Passage to read:

──────

Capturing high-resolution mass spectral data from paper publications is an error-prone process. The final machine readable structure usually does not represent the original spectrum (hamburger-to-cow algorithm). New digital data-sharing principles need to be set in place (source: Tobias Kind/FiehnLab)

Future software and hardware advances (opinion)

The success of structure elucidation using mass spectrometric approaches depends not only on technical machine developments but also much more on the development of better software algorithms. Particularly, software for working with data output from multiple-stage mass spectrometry (MSn) or data from multiple orthogonal hybrids, including ion mobility, is not yet fully developed. The large proteomics software community with a very active bioinformatics development branch could be a positive example for the small-molecule community. In terms of software development, there will be always a very innovative core of commercial and open-source software developers that will develop state-of-the-art software tools. For taxpayer-funded research in universities and government-funded laboratories, the direction should go towards open-source software or at least towards freely or publicly available software with the least restrictive software licenses to allow commercial and non-commercial exploitation. Community efforts can solve many of the complex software challenges, whereas consistent software support, user help, and error fixing can be obtained from commercial services. The publication and discussion of approaches or programs that are not commercially or publicly available should be avoided because claims made within the publication cannot be independently verified. One of the most important issues is the public sharing of mass spectra and other spectral data from a wide variety of mass spectrometers. This may ultimately lead to an evolution of scientists and software developers that specialized in software development for small-molecule identification using mass spectrometry.

──────

Data extract:
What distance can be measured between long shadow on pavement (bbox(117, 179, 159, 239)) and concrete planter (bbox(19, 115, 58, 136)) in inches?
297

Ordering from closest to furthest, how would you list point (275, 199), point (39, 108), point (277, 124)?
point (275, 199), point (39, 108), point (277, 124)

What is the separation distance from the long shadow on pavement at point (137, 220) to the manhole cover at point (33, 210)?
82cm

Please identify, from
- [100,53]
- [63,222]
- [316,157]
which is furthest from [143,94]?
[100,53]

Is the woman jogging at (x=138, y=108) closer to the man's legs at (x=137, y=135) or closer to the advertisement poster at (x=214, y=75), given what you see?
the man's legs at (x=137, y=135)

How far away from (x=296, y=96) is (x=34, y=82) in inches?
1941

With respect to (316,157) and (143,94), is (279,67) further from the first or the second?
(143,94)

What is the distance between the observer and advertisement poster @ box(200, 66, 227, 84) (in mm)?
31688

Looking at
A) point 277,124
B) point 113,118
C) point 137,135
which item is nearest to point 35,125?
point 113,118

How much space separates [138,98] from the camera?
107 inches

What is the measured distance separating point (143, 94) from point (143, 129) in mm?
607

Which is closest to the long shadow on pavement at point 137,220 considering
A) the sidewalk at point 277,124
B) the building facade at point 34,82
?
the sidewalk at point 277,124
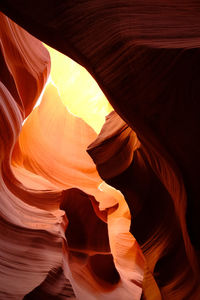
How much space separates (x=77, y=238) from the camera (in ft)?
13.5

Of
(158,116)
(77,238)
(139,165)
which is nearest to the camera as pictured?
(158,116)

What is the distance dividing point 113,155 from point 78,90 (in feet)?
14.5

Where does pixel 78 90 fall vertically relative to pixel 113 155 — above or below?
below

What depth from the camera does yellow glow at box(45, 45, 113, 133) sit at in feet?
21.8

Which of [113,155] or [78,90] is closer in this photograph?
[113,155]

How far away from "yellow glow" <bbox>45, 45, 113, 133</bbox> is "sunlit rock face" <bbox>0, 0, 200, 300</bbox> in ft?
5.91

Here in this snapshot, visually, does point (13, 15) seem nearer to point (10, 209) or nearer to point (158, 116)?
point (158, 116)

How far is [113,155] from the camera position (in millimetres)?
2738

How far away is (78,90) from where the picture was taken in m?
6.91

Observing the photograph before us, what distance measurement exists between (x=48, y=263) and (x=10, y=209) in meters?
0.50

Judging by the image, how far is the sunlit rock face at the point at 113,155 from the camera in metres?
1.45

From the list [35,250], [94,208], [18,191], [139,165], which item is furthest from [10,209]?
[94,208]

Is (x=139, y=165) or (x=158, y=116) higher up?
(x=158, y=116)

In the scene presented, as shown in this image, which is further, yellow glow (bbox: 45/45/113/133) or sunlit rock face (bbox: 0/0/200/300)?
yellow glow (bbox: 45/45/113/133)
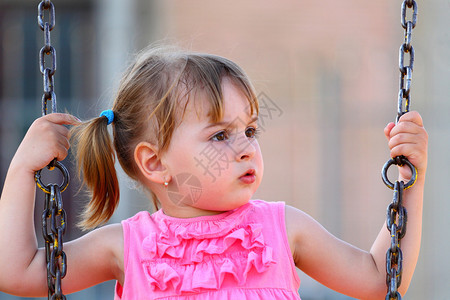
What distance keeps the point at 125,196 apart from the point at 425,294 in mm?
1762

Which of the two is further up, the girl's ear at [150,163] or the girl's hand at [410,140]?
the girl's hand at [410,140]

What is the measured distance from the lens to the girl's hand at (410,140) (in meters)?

──────

Tasks and exercises:
1) In the text on mass spectrometry software, which community could serve as a positive example for the small-molecule community?
2) Pick up the text on mass spectrometry software after its last sentence and continue it for a short paragraph.

Response list:
1) The large proteomics software community, with its very active bioinformatics development branch.

2)
In terms of a technological process, it must be stated that in principle, all technological prerequisites for advancement in structure elucidation exist. The hyphenation of LC-MS with NMR seems to be a fast lane towards successful structure elucidation. Hybrid orthogonal approaches that add an additional dimension to the chromatographic side (GC×GC and LC×LC) or mass spectrometric part (ion mobility coupled to time of flight) will particularly enable the extraction of cleaner mass spectra from fully resolved compounds. Increased resolving power, better mass and isotopic abundance accuracy, and high data acquisition rate will enable a faster structure elucidation process. Accurate masses and high resolution for all multiple-stage mass spectra (MSn) will subsequently allow the evolution of new software tools as discussed in this article.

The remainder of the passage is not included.